● PAGE:
Livre

Velázquez

Par Pierre Pons · L'ŒIL

Le 15 avril 2015 - 1493 mots

À l’occasion de l’exposition du Grand Palais, les éditions Taschen et Citadelles & Mazenod rééditent chacune leur ouvrage de référence sur « le peintre des peintres » : Velázquez (1599-1660). Deux éditions indispensables et complémentaires qui n’ont pas vieilli en 2015.

1 L’histoire des livres
CITADELLES & MAZENOD  Quelques mois avant les célébrations du 400e anniversaire de la naissance du peintre, les éditions Citadelles & Mazenod commandent à Yves Bottineau un Vélasquez pour leur collection « Les Phares ». La collection, qui reprend le titre du poème de Baudelaire, « n’a pas pour but premier d’établir des catalogues, mais de montrer comment tel ou tel maître a été novateur ou original », explique Bottineau. À cette époque, il existe des études en français sur le peintre espagnol, dont Velázquez, peintre religieux d’Odile Delenda (1993), mais aucune grande monographie d’ampleur n’a été rédigée dans la langue de Manet depuis la « biographie critique » d’Élie Faure sur le peintre qui fut publiée en… 1904 !

TASCHEN En 1981, paraît en français Velázquez, artiste et créateur, avec un catalogue raisonné de son œuvre intégral (Bibliothèque des arts). Ce livre, qui reçoit le prix Élie Faure un an plus tard, poursuit et synthétise des études déjà parues de José López-Rey, dont un premier catalogue des œuvres en 1963 et une monographie en 1968. L’ouvrage devient vite une référence. Il sera réédité par Benedikt Taschen (avec le soutien de Daniel Wildenstein, qui avait participé à la première édition) d’abord en 1996, puis en 1997-1998, en 1999, et en 2014 en prévision de l’exposition du Grand Palais à Paris. Plus d’une dizaine de catalogues raisonnés des œuvres de Velázquez ont été publiés à ce jour, mais aucun ne s’est autant imposé que l’édition de José López-Rey. « Dans le domaine des études vélasquésiennes, le catalogue de López-Rey constitue encore de nos jours une somme inégalée qui fait autorité dans le monde entier », constate Guy Wildenstein en avant-propos à la réédition 2014.

● DONNÉES FOURNIES:
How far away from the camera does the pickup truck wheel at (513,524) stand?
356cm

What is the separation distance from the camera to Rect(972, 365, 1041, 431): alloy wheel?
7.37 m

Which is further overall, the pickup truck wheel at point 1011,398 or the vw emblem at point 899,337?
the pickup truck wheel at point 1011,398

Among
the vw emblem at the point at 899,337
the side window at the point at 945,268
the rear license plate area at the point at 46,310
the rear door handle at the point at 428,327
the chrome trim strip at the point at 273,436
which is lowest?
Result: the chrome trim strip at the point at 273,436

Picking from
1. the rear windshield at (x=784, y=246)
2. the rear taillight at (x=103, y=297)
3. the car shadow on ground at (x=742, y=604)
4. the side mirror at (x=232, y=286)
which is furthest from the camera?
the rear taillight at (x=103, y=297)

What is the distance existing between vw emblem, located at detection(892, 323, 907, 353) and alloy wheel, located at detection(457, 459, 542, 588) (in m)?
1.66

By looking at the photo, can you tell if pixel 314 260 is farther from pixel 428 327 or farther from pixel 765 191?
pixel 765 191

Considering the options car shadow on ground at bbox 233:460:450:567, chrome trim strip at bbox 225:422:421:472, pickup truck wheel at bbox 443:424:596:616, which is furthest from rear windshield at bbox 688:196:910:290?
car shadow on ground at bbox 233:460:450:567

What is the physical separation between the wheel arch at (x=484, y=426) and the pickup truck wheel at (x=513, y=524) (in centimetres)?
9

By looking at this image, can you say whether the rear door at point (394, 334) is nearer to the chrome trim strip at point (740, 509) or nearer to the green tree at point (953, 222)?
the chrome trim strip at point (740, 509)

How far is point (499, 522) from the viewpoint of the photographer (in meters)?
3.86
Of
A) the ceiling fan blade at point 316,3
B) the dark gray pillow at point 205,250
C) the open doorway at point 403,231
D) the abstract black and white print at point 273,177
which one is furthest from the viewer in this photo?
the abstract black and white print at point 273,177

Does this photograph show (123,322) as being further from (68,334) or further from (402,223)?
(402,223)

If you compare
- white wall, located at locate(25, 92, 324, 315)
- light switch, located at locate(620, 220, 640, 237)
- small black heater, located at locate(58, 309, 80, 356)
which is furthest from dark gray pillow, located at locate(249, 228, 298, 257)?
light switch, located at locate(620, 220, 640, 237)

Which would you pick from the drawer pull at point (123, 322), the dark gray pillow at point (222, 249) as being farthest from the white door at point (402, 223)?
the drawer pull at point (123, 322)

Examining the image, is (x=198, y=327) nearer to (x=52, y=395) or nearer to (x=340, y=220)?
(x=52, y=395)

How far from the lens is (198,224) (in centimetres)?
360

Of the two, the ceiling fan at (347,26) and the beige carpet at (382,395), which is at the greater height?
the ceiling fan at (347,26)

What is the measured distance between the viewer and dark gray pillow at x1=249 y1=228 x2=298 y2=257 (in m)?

● CONSIGNE 1: Condensez sous forme de liste le paragraphe de la page qui commence par « TASCHEN En 1981 », sans perdre ses faits essentiels.
● CONSIGNE 2: Reprenez tout le passage de la page depuis « À l’occasion de » jusqu'à « vieilli en 2015. », en substituant « essentielles » à « indispensables ».
Seule la page sert de source pour répondre.

● RÉSULTAT ATTENDU 1:
- 1981 : parution en français de *Velázquez, artiste et créateur*, avec un catalogue raisonné de son œuvre intégral (Bibliothèque des arts). Le livre reçoit le prix Élie Faure un an plus tard.
- Il poursuit et synthétise des études de José López-Rey déjà parues : un premier catalogue des œuvres en 1963 et une monographie en 1968.
- Il devient vite une référence.
- Il est réédité par Benedikt Taschen, avec le soutien de Daniel Wildenstein, qui avait participé à la première édition. Les rééditions paraissent en 1996, en 1997-1998, en 1999 et en 2014, en prévision de l'exposition du Grand Palais à Paris.
- Plus d'une dizaine de catalogues raisonnés des œuvres de Velázquez ont été publiés à ce jour, mais aucun ne s'est autant imposé que l'édition de López-Rey.
- Dans l'avant-propos de la réédition 2014, Guy Wildenstein qualifie ce catalogue de somme inégalée qui fait autorité dans le monde entier.

● RÉSULTAT ATTENDU 2:
À l’occasion de l’exposition du Grand Palais, les éditions Taschen et Citadelles & Mazenod rééditent chacune leur ouvrage de référence sur « le peintre des peintres » : Velázquez (1599-1660). Deux éditions essentielles et complémentaires qui n’ont pas vieilli en 2015.